>> START RECORDS SHOWN

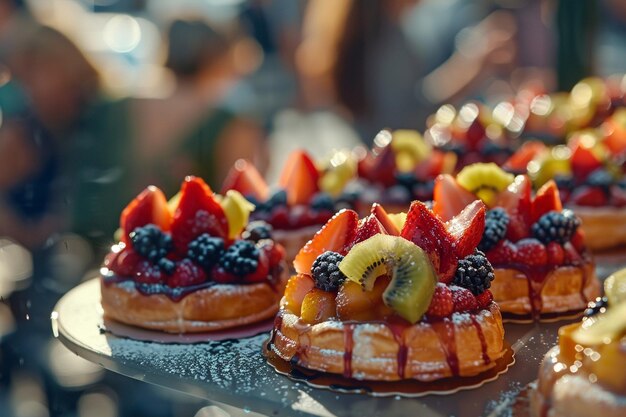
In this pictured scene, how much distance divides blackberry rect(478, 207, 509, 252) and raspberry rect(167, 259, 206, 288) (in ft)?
2.93

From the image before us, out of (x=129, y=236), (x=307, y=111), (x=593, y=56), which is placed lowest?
(x=307, y=111)

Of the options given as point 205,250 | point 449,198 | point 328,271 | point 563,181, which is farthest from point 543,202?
point 205,250

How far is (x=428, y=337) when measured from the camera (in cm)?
215

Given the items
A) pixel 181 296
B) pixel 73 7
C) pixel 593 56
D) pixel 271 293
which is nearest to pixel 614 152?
pixel 593 56

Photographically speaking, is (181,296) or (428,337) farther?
(181,296)

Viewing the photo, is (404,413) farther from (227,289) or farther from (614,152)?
(614,152)

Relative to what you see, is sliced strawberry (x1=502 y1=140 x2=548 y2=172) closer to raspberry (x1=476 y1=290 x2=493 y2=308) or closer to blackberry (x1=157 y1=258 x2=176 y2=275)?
raspberry (x1=476 y1=290 x2=493 y2=308)

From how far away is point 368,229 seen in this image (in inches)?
89.0

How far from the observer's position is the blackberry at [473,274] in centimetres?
222

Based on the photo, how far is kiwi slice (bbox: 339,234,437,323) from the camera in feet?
6.85

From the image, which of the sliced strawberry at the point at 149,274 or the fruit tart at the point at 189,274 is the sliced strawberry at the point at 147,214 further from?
the sliced strawberry at the point at 149,274

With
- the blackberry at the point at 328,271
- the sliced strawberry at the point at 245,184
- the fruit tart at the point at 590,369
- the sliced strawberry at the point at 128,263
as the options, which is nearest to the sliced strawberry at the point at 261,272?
the sliced strawberry at the point at 128,263

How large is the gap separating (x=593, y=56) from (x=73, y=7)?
2.92m

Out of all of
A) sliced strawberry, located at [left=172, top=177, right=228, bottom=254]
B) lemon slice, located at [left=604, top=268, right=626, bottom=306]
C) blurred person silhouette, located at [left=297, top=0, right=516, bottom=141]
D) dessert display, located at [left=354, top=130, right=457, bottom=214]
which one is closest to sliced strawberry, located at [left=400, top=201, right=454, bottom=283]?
lemon slice, located at [left=604, top=268, right=626, bottom=306]
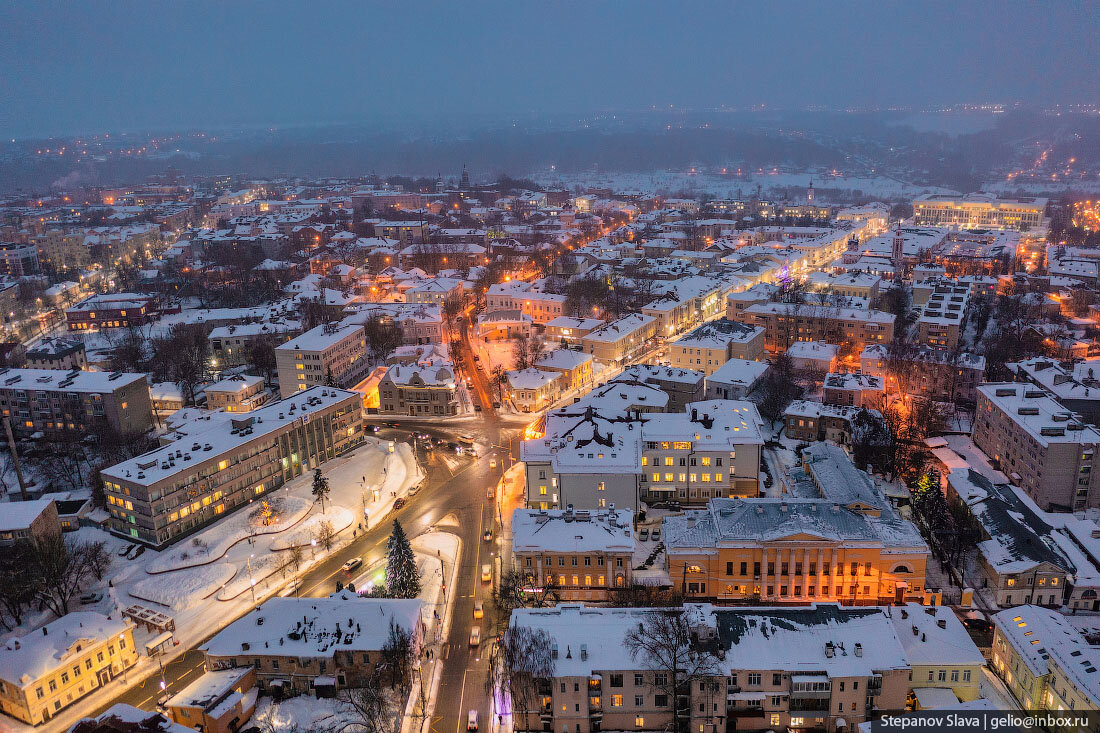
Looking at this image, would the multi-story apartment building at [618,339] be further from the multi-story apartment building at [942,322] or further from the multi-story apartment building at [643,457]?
the multi-story apartment building at [942,322]

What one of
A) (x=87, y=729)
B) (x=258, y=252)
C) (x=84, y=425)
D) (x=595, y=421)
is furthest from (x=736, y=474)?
(x=258, y=252)

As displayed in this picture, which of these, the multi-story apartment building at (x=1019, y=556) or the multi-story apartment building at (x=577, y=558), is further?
the multi-story apartment building at (x=1019, y=556)

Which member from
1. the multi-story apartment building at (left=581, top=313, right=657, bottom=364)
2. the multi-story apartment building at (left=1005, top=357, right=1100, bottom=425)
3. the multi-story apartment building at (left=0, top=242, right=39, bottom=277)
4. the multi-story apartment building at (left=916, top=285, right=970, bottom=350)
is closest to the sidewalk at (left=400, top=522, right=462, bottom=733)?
the multi-story apartment building at (left=581, top=313, right=657, bottom=364)

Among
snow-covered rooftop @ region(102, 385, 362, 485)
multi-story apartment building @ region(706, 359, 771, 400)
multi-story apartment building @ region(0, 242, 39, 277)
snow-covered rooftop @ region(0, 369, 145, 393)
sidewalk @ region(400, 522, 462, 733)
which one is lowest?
sidewalk @ region(400, 522, 462, 733)

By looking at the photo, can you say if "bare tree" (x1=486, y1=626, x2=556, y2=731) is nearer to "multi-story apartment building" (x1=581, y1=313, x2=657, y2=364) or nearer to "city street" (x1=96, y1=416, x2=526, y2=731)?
"city street" (x1=96, y1=416, x2=526, y2=731)

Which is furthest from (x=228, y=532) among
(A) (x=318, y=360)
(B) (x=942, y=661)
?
(B) (x=942, y=661)

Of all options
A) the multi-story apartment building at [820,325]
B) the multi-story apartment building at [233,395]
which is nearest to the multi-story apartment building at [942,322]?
the multi-story apartment building at [820,325]
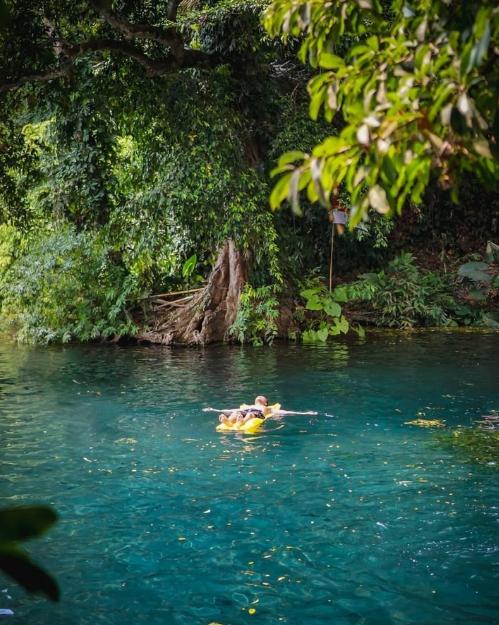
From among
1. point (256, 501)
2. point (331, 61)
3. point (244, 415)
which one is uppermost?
point (331, 61)

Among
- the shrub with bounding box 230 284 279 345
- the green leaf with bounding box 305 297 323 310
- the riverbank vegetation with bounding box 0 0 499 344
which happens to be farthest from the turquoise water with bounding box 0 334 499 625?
the green leaf with bounding box 305 297 323 310

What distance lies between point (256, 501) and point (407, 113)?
4.62 meters

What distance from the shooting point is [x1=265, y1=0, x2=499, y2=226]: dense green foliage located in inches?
93.0

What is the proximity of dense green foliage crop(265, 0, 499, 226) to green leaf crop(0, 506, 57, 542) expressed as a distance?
1521 millimetres

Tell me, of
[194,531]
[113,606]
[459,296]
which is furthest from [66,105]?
[459,296]

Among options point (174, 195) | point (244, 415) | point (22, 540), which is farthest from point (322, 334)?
point (22, 540)

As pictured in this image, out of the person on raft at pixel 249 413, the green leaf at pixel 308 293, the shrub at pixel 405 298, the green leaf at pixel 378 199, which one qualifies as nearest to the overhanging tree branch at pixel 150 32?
the person on raft at pixel 249 413

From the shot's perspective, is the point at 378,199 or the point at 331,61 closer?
the point at 378,199

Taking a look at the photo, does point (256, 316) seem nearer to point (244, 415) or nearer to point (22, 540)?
point (244, 415)

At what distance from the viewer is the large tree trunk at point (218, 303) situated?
52.6ft

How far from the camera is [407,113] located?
8.11 feet

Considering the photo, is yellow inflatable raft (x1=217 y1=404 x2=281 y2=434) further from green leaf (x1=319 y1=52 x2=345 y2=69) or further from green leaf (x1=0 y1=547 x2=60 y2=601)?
green leaf (x1=0 y1=547 x2=60 y2=601)

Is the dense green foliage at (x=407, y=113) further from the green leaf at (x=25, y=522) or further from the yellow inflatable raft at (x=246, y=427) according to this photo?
the yellow inflatable raft at (x=246, y=427)

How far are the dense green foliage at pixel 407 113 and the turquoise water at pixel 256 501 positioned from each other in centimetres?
291
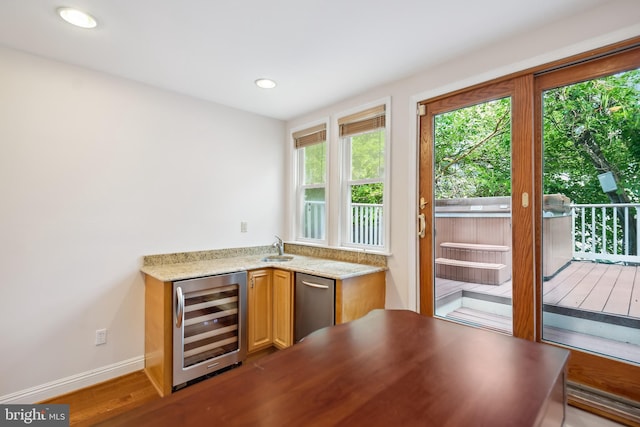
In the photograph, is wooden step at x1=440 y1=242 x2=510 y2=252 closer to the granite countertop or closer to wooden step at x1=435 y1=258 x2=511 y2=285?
wooden step at x1=435 y1=258 x2=511 y2=285

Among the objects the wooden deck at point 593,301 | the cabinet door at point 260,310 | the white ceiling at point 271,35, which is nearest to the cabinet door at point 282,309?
the cabinet door at point 260,310

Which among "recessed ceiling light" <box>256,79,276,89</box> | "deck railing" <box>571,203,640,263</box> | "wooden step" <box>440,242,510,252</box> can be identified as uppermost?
"recessed ceiling light" <box>256,79,276,89</box>

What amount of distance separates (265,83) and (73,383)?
2.93 meters

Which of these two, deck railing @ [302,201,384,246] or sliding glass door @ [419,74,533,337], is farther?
deck railing @ [302,201,384,246]

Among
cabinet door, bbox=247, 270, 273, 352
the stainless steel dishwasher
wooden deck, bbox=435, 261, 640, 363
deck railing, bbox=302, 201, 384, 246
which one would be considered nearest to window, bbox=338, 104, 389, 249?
deck railing, bbox=302, 201, 384, 246

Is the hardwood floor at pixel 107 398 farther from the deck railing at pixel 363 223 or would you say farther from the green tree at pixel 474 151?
the green tree at pixel 474 151

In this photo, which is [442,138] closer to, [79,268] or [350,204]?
[350,204]

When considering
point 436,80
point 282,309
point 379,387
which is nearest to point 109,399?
point 282,309

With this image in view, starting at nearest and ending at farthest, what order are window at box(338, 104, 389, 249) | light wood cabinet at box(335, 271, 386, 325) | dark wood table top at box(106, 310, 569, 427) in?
dark wood table top at box(106, 310, 569, 427) < light wood cabinet at box(335, 271, 386, 325) < window at box(338, 104, 389, 249)

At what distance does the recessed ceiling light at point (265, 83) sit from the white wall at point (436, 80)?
2.56 ft

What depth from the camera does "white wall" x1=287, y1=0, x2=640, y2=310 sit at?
1764 millimetres

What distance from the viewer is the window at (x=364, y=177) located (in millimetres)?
2955

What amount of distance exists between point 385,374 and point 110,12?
2.39 metres

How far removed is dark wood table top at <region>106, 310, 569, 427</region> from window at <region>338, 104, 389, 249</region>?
68.1 inches
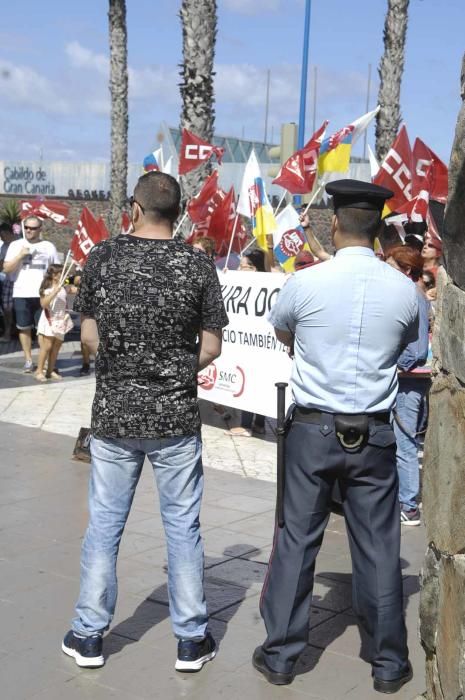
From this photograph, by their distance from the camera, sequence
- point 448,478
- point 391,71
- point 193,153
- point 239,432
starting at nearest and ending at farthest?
point 448,478, point 239,432, point 193,153, point 391,71

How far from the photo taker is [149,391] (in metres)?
4.04

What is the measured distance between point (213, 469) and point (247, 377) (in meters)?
1.33

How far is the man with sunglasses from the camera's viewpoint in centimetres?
1288

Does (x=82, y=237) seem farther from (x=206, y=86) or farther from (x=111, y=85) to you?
(x=111, y=85)

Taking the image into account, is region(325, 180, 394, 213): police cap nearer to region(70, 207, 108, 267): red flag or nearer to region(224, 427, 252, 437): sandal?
region(224, 427, 252, 437): sandal

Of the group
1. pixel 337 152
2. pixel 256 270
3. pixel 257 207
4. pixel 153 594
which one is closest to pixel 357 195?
pixel 153 594

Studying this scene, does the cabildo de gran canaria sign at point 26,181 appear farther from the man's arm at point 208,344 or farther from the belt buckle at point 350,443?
the belt buckle at point 350,443

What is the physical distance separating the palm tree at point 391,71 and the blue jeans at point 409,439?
10.6 meters

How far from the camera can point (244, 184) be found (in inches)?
423

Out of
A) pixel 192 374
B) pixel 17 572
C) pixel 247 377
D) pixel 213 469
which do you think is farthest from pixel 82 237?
pixel 192 374

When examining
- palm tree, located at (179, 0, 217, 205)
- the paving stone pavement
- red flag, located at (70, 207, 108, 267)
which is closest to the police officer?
the paving stone pavement

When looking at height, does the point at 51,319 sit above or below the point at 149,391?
below

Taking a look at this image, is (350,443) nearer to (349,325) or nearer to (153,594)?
(349,325)

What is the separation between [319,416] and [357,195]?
35.2 inches
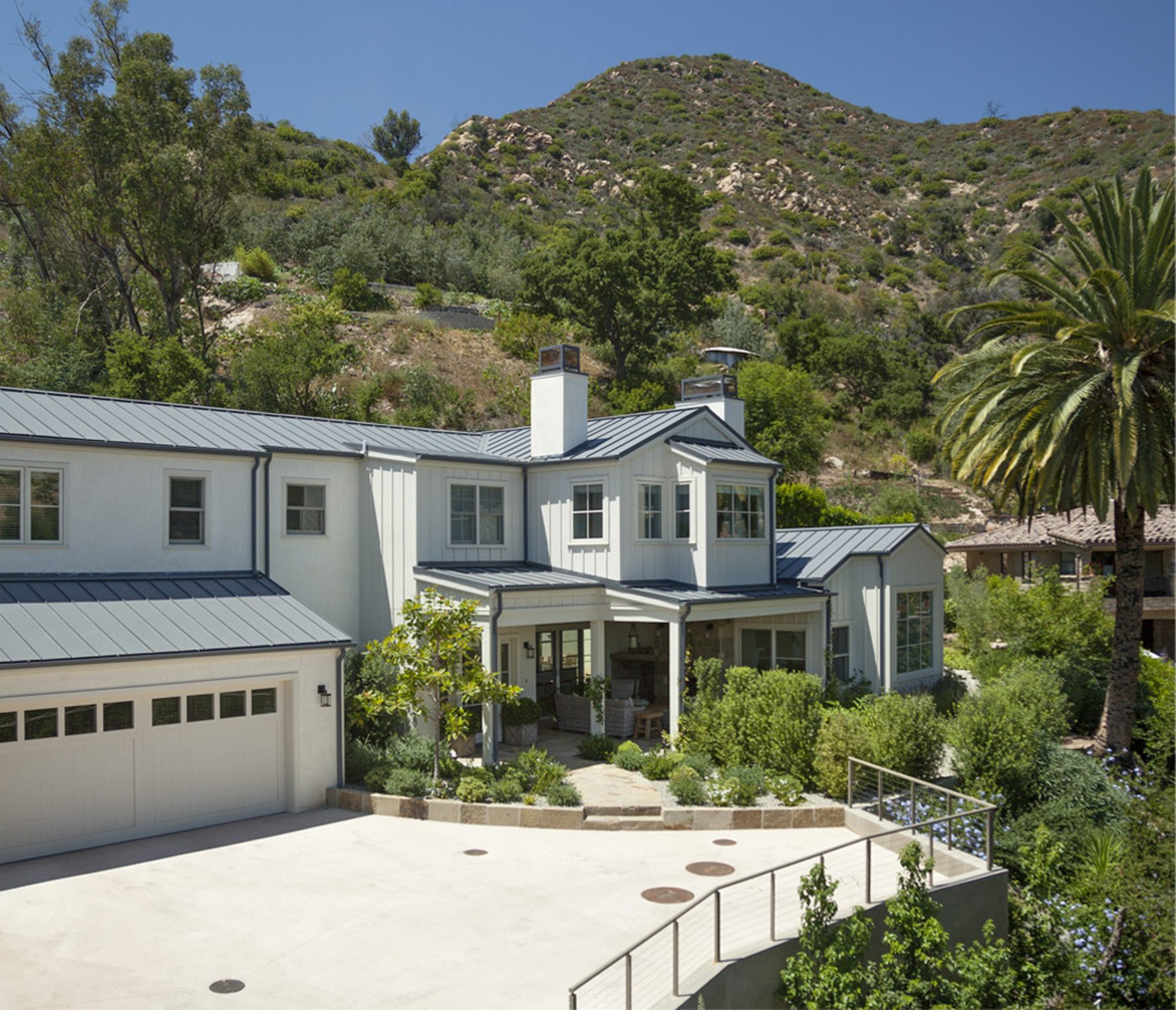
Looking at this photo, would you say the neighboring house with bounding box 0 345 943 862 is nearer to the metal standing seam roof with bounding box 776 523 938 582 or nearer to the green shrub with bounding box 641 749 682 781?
the metal standing seam roof with bounding box 776 523 938 582

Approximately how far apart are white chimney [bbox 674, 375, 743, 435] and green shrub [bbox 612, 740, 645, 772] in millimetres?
9570

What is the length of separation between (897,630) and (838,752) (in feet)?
31.0

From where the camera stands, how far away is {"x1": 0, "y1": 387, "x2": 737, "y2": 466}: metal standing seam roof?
57.7 feet

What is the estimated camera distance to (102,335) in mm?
41750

>> END RECORDS SHOWN

▸ **INSTRUCTIONS TO FOLLOW**: Take the line containing "When looking at" through the last line of the material and retype exactly those lines, both ends included, with no pictures.

▸ **SOLUTION TO THIS EXERCISE**:
When looking at height, does the point at 51,319 sit above or below the point at 149,391?
below

Taking a look at this image, is (350,443) nearer to (349,325) or nearer to (153,594)?
(349,325)

What is the separation between [319,416] and [357,195]?
35.2 inches
Looking at this photo, would you say the neighboring house with bounding box 0 345 943 862 is nearer to the metal standing seam roof with bounding box 776 523 938 582 or nearer to the green shrub with bounding box 641 749 682 781?
the metal standing seam roof with bounding box 776 523 938 582

Approximately how far apart are white chimney [bbox 674, 375, 743, 435] and green shrub [bbox 612, 740, 645, 772] in millimetres?
9570

What is the length of separation between (897,630) and (838,752) (in feet)?
31.0

From where the camera stands, how far away is {"x1": 0, "y1": 387, "x2": 737, "y2": 466}: metal standing seam roof?
57.7 feet

What is the estimated camera distance to (102,335) in mm?
41750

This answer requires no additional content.